___ Extrait ___

A y regarder de près, quelle magnifique aubaine que de cultiver notre vie intérieure à l’intérieur. Notre jardin secret en secret.

Certes la prière de Korité a eu lieu dans les maisons. Mais elle a eu lieu. Sans tambours ni trompettes.

Nous étions insatisfaits du bonheur d’avant Coronavirus. On réalise aujourd’hui, un peu tard, que ce n’était pas si mal. Le soleil, les fleurs, les embrassades, les visites aux êtres chers, quelques cacahuètes achetées chez la marchande du coin, etc. Tous ces petits bonheurs-là, n’étaient ils pas le bonheur ?

Avons-nous su sublimer ce que Dieu nous offrait déjà en abondance ? Avions-nous conscience que nous n’étions pas à plaindre ?
Osons le dire: le confinement a du bon. Plus de discipline, plus de salubrité, moins de bouchons, moins de pollution etc.

Fin mai : un certain brouhaha a repris, les marchands ambulants recommencent à chasser le client, la circulation a recommencé à être dense.

Un certain assouplissement a été noté. Il a été voulu.

Aujourd’hui, le déconfinement est en marche.

Il faut déconfiner, il faut que l’économie redémarre, que le chauffeur de taxi, que la marchande de cacahuètes, que le cireur de chaussures fassent leurs recettes. Que la dépense quotidienne de gorgorlu soit au rendez- vous.

Mais de grâce, ne retournons pas dans la situation d’avant COVID.
Pas question de se réveiller d’un long sommeil, groggy, titubant, les yeux bouffis.

Nous devons nous élancer vers l’action. Car il est grand temps d’agir, de construire, de reconstruire, d’inventer.

S’élancer n’est pas se précipiter. Renouer avec le désordre et les mauvaises habitudes de l’avant COVID. Nous ne sommes pas des lions sortis d’une cage. Nous étions confinés et non pas en détention.

___ Documents fournis ___

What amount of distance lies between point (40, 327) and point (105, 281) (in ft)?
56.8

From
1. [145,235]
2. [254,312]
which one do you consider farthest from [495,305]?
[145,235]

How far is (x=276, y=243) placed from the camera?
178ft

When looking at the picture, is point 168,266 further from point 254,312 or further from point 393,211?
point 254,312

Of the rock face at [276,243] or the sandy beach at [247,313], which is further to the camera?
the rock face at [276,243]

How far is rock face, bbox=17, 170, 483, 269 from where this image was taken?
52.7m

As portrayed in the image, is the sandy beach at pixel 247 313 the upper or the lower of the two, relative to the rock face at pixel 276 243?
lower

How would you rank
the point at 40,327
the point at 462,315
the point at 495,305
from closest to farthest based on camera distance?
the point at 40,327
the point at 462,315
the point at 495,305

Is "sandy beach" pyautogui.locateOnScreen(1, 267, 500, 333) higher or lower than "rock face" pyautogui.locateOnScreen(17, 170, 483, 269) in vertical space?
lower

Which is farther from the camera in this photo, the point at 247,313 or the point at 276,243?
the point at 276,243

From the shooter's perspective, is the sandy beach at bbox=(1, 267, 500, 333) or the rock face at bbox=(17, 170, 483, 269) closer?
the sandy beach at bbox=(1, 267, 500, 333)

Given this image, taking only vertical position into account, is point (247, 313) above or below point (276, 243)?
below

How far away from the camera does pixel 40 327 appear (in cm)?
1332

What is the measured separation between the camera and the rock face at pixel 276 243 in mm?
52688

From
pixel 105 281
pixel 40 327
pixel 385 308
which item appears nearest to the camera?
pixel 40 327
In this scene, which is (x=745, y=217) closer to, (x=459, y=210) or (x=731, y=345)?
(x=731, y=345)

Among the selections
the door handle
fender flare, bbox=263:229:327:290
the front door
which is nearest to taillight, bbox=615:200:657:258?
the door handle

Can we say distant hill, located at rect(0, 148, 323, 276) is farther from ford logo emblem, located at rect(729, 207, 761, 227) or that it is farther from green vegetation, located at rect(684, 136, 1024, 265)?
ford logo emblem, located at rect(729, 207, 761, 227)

___

Exploiter les informations:
**A.** Tirez de l'extrait le passage qui débute par « Un certain assouplissement » et s'achève sur « situation d’avant COVID. ».
**B.** D'après l'extrait, quelle prière a eu lieu dans les maisons ?

Réponses par point:
**A.**
Un certain assouplissement a été noté. Il a été voulu.

Aujourd’hui, le déconfinement est en marche.

Il faut déconfiner, il faut que l’économie redémarre, que le chauffeur de taxi, que la marchande de cacahuètes, que le cireur de chaussures fassent leurs recettes. Que la dépense quotidienne de gorgorlu soit au rendez- vous.

Mais de grâce, ne retournons pas dans la situation d’avant COVID.

**B.** La prière de Korité.